The Democratic candidates say they want to fight a smarter war against terrorism, but in the end they are adopting policies that seem more designed to prove their toughness than prevent terrorist attacks. This is evident, as William Hartung notes, in their calls for increasing the size of US ground forces and for retaining a military presence in Iraq and neighboring Arab countries, as well as in Afghanistan. Such a visible US presence would serve no useful military mission, but it would give Al Qaeda an ongoing cause to keep its movement alive.
The Democratic commitment to restoring America's global leadership also raises questions. For one thing, it will be difficult to reclaim moral leadership as long as America is bogged down in increasingly unpopular counterinsurgency wars in Iraq and Afghanistan. For even the most enlightened counterinsurgency warfare will inevitably entail civilian casualties, which engender nationalist resistance. This is not to mention the financial cost of ongoing wars in Iraq and Afghanistan (estimated to be well more than $1 trillion over the next decade), which would foreclose other foreign policy initiatives as well as new social investments at home.

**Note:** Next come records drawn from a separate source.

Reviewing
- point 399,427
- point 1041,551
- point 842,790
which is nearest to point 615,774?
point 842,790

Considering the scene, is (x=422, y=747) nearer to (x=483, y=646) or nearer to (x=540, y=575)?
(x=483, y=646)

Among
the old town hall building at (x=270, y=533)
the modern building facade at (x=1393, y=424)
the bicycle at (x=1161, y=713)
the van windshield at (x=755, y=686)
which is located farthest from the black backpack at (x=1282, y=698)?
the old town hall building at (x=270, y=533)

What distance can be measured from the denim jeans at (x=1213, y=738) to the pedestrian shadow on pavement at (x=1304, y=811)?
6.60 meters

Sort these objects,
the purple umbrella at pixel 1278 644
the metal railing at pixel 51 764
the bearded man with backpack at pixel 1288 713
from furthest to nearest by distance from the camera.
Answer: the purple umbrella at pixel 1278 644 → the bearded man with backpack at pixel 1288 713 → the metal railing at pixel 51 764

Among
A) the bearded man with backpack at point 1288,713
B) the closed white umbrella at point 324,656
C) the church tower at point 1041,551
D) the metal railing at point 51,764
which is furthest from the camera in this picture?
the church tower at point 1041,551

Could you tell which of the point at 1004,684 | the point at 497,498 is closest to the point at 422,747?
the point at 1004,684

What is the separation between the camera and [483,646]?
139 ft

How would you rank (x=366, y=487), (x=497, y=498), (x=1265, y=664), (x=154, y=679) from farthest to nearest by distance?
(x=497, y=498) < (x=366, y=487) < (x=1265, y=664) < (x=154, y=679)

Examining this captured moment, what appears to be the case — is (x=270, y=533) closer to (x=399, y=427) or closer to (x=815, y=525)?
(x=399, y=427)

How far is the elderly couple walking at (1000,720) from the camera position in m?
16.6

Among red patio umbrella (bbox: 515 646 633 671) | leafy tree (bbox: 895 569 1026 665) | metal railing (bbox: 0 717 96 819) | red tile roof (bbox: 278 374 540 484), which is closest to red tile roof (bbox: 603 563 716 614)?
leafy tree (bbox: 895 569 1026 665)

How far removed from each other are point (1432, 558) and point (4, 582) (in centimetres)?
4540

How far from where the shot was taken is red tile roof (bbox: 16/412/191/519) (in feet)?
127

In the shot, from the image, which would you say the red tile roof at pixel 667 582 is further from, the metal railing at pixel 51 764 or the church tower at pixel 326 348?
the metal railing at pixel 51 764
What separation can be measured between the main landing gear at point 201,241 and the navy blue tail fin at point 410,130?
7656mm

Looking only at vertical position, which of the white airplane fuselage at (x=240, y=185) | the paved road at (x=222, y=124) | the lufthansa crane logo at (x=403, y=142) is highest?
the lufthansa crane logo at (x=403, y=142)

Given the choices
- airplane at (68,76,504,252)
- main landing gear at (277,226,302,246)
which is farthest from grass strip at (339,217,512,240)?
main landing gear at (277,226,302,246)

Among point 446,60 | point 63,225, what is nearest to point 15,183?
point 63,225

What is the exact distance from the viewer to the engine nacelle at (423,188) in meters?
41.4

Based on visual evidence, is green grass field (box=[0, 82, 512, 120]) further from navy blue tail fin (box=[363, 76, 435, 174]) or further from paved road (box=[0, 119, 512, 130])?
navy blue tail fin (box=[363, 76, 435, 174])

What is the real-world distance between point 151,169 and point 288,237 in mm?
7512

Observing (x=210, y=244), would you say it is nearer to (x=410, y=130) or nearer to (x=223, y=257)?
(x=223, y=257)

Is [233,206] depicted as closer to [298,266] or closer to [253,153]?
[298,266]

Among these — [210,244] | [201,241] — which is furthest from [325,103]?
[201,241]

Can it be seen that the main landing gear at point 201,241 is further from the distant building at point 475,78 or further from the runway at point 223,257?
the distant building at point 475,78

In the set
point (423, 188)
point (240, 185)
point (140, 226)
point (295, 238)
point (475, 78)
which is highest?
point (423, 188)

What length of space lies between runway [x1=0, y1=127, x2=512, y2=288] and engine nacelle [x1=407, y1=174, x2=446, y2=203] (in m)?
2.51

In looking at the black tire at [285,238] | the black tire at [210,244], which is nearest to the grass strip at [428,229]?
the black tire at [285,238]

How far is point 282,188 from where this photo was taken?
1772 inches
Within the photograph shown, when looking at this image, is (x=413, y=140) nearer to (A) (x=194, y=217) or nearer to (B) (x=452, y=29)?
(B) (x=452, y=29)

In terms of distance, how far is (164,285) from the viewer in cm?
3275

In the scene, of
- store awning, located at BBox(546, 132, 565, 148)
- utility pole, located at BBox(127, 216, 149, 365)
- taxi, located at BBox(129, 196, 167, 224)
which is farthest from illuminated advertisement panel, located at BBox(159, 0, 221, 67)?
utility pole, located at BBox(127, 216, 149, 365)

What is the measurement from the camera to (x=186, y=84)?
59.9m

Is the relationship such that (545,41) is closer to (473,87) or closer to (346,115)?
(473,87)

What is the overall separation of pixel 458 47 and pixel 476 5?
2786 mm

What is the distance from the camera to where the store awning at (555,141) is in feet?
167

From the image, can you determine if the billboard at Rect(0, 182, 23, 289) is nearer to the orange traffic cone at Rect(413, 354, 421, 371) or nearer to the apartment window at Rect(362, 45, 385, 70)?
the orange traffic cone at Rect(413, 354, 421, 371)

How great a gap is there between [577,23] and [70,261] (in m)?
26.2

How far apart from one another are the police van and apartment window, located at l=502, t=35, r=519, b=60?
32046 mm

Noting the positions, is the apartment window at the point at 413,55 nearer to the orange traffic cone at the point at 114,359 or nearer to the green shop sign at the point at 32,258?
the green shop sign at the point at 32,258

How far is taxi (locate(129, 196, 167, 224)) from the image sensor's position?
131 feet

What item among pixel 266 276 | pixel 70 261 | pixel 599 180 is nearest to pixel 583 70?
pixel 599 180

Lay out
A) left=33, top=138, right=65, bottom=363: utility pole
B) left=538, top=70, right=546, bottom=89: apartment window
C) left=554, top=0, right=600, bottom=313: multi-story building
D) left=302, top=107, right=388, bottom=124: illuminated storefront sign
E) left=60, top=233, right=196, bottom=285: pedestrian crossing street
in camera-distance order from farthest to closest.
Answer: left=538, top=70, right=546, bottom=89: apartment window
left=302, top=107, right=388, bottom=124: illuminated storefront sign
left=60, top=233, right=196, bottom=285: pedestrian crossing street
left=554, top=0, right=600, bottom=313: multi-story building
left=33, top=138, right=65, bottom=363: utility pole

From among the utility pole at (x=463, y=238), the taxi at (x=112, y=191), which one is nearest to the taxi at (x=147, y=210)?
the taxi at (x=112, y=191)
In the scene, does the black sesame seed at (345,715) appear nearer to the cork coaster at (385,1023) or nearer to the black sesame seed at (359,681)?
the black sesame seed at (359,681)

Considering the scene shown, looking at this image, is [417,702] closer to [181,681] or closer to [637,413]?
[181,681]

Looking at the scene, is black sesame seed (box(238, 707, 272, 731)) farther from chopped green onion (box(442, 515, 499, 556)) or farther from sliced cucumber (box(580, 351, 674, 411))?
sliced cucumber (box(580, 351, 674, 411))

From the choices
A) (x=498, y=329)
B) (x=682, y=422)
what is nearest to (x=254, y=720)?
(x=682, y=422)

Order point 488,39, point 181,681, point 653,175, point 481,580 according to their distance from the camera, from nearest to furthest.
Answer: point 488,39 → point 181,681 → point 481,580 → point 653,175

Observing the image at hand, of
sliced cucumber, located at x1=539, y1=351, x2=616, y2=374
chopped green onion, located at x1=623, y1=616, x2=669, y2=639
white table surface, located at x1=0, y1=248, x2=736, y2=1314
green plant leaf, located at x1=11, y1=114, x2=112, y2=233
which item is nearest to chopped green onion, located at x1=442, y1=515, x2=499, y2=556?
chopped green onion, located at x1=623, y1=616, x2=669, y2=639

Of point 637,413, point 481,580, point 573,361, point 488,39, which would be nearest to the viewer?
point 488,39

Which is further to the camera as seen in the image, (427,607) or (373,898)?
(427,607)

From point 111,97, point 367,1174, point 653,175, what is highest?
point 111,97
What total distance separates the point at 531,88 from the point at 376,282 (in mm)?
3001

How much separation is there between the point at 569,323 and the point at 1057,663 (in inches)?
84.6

As important, the Democrats seem to assume that the world so wants and needs American leadership that it is there for the taking. But as Anatol Lieven suggests, the overarching question facing American foreign policy is not how to restore leadership but how to adjust to an increasingly multipolar world that may be less open to any one power's primacy. Russia, China, India, South Korea, a host of South American countries and even the pro-American powers belonging to the European Union have all grown accustomed to a world in which the United States has been preoccupied with Iraq and in which they have had more freedom to shape the politics and economies of their regions. Much of the world has done just fine without active American leadership during this time and thus may not be as receptive to a reassertion of US leadership, as most of the Democratic candidates seem to suggest.
Indeed, the leading Democratic candidates have failed to grasp one of the central lessons of the Bush era: the world does not need strong US leadership so much as it needs constructive US participation as a great power. On global climate change, on AIDS in Africa, on engaging North Korea, to mention just a few issues, other powers and new coalitions of transnational NGOs and intergovernmental agencies--as well as long-established ones such as the United Nations--got there just as quickly as and in some cases before the United States, and they now have an ownership stake in these issues and well-developed views about how they should be solved. They would welcome the United States to the fold, but they would not cede all leadership to Washington.